Now we would like to know what UIViewController
is being pushed. Every Objective-C method on C level contains two hidden arguments to conform to objc_msgSend(id self, SEL op, ...)
. lldb
provides very handy aliases for arguments $arg1
, $arg2
, $arg3
, $arg4
etc. What those really are are synonyms for CPU registers used for passing arguments on a given CPU architecture. On ARM64 those would be x0
,x1
,x2
… respectively. Let’s double check that:
re r
General Purpose Registers:
x0 = 0x0000000106050600
x1 = 0x000000010267bc0a "fd_pushViewController:animated:"
x2 = 0x000000010591ca90
x3 = 0x0000000000000000
x4 = 0x000000016fb39280
...
Remark: $arg1
,$arg2
,...
apply only to Integer/Pointer arguments but not to floats, the nuances of ABI are way beyond this blog post.
Let’s inspect them:
po $arg1
<YSNavigationViewController: 0x106050600>
po (SEL)$arg2
"fd_pushViewController:animated:"
po $arg3
<HCMainViewController: 0x10591ca90>
p $arg4
(unsigned long) $4 = 0
There is a lot going on here so I owe you a thorough explanation. Clearly, the UINavigationController
is subclassed with YSNavigationViewController
implementation.

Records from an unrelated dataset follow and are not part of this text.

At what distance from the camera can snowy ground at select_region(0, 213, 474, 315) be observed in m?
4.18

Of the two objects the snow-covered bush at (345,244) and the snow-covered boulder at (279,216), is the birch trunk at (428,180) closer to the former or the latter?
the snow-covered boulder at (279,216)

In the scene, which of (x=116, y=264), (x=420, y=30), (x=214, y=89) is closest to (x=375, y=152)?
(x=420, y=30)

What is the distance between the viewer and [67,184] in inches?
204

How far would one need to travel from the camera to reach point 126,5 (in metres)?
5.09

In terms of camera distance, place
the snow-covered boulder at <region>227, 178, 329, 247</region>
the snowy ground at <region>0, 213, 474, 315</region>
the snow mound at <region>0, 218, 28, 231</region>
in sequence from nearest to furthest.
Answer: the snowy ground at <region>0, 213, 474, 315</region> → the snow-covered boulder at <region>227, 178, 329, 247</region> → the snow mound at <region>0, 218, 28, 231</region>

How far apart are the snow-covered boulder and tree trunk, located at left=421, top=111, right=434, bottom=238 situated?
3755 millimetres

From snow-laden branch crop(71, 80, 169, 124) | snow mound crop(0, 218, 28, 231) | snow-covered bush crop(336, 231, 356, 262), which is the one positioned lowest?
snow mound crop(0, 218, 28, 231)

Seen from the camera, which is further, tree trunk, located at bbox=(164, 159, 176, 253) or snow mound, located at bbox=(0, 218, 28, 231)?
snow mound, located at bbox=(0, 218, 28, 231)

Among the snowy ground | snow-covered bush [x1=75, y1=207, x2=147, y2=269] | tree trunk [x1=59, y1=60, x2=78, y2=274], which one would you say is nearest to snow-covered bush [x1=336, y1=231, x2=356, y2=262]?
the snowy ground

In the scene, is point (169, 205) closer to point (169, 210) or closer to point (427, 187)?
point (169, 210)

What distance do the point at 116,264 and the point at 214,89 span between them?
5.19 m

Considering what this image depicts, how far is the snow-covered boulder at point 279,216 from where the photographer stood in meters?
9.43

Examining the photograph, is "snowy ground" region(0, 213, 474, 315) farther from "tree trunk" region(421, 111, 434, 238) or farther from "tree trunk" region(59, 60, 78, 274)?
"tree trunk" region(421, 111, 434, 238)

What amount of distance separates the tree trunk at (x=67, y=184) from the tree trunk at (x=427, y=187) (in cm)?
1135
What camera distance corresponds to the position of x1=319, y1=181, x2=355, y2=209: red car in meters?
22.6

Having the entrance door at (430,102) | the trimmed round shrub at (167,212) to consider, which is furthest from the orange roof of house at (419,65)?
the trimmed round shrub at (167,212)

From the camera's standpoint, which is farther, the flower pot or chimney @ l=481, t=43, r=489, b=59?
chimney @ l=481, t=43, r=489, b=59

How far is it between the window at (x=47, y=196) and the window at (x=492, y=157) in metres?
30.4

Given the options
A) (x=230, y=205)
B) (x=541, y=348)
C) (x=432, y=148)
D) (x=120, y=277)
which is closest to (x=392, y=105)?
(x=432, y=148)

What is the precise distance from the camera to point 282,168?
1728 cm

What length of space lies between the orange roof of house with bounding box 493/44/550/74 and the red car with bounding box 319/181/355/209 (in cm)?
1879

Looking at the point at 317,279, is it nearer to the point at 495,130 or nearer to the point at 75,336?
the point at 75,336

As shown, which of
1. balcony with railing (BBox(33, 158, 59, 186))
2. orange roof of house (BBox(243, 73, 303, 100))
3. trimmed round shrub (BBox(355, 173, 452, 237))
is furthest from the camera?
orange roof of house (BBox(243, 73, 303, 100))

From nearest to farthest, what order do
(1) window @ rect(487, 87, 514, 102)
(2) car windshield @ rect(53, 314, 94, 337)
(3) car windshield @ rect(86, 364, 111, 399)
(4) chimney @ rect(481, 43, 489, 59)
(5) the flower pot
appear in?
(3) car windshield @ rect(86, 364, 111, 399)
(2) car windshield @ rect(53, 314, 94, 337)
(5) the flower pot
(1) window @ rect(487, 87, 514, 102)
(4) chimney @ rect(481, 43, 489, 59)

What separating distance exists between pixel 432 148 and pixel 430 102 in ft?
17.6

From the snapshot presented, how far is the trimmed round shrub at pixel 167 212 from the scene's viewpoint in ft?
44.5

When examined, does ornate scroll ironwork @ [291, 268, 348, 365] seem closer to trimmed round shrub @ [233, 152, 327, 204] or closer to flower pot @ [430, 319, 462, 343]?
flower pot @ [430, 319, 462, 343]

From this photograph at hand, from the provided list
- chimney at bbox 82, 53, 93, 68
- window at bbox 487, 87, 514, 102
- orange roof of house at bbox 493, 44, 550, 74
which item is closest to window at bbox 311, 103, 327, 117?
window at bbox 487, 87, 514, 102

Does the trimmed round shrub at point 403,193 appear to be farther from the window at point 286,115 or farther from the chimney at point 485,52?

The 2nd argument is interesting where we see a mismatch between the selector in stacktrace and the name of the selector being sent. My educated guess being that is swizzling accomplished by method_exchangeImplementations
. Let’s focus on $arg3
and $arg4
:
<HCMainViewController: 0x10591ca90>
is our pushed view controller and $arg4
being false
indicates that happened without an animation.
Wrapping it up
This article has to come up to a stop at some point. I would like to encourage you to explore even without a jailbroken device. You can use techniques described here to investigate how Apple private APIs work and any library for that matter if you do not have its source code. As a side effect, your security wariness may only improve and that cannot be a bad thing.